Allo stesso modo, la Nigeria importa ogni anno circa 8 miliardi di dollari di prodotti alimentari e agricoli – tra cui grano, pesce, zucchero di canna, ingredienti alimentari e alimenti di largo consumo – molti dei quali possono essere prodotti a livello nazionale. Danladi Verheijen, managing partner della società di private equity Verod Capital, sottolinea la sostituzione delle importazioni di pesce come un’opportunità sostanziale, indicando i villaggi in Norvegia dove l’intera economia si basa sulla coltivazione di un particolare tipo di pesce (stockfish) venduto alla Nigeria. Anche i pescherecci del Sud-Est asiatico pescano nelle acque al di fuori di Lagos e Accra, lo lavorano nei loro Paesi e poi lo rivendono in Africa. Per trarre vantaggio da questa situazione, Verod ha investito nell’azienda di allevamento ittico Shaldag. “L’azienda coltiva il pesce a una densità di oltre 40 volte superiore a quella di altri allevamenti locali, utilizzando la tecnologia moderna nelle sue operazioni. L’azienda produce pesce gatto lavorato e affumicato con il marchio Shaldag. La Nigeria importa oltre 600 milioni di dollari di pesce all’anno, per cui questo investimento è un gioco di sostituzione delle importazioni”, spiega Verheijin. (Per saperne di più: Dal pesce ai prodotti farmaceutici, un investitore è ottimista sulla sostituzione delle importazioni in Nigeria)

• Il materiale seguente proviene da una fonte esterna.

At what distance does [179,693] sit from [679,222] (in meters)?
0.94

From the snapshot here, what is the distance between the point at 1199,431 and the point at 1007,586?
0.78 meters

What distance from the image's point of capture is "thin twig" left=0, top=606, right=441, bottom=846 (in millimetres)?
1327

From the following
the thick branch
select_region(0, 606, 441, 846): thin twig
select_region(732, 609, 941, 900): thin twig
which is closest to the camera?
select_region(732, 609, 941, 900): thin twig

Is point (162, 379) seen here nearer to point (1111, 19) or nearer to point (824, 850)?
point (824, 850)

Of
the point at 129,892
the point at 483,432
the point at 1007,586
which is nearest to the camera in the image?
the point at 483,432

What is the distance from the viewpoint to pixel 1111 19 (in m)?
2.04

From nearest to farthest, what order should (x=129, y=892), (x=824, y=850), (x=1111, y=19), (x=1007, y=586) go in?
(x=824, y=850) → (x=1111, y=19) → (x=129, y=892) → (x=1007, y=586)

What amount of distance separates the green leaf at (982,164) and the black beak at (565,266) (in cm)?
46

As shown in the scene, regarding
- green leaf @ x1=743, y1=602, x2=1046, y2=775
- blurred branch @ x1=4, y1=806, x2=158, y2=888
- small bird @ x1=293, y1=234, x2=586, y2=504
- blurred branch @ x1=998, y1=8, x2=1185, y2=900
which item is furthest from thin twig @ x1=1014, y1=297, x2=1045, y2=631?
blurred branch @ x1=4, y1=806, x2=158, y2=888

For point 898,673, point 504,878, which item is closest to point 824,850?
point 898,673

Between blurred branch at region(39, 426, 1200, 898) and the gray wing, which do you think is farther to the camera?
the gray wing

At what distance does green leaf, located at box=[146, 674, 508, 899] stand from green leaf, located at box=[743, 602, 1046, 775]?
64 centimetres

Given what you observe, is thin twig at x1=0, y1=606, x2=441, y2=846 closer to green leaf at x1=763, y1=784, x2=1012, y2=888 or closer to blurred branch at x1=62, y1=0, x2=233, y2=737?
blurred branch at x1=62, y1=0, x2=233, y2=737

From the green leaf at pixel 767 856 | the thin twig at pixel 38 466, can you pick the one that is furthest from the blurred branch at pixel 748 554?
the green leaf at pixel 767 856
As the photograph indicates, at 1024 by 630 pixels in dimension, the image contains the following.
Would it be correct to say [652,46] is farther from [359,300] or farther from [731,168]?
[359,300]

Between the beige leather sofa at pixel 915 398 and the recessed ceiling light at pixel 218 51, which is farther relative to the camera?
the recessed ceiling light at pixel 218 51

In Zambia, Tue Nyboe Andersen, amministratore delegato di Kukula Capital, con sede a Lusaka, vede un potenziale per i prodotti alimentari di nicchia con una concorrenza minima. Il Paese dell’Africa meridionale ha una lavorazione alimentare limitata e molti prodotti sono importati. Essendo un Paese senza sbocco sul mare, lo Zambia ha alcune barriere all’importazione; gli articoli importati devono essere trasportati su lunghe distanze, il che rappresenta un vantaggio per i produttori locali. Andersen evidenzia un’azienda chiamata Meraki, che produce dolci e li fornisce a grandi rivenditori come Shoprite. È cresciuta rapidamente con margini discreti, perché la concorrenza è costituita da prodotti importati che sono molto più costosi. (Per saperne di più: L’investitore evidenzia le opportunità commerciali promettenti)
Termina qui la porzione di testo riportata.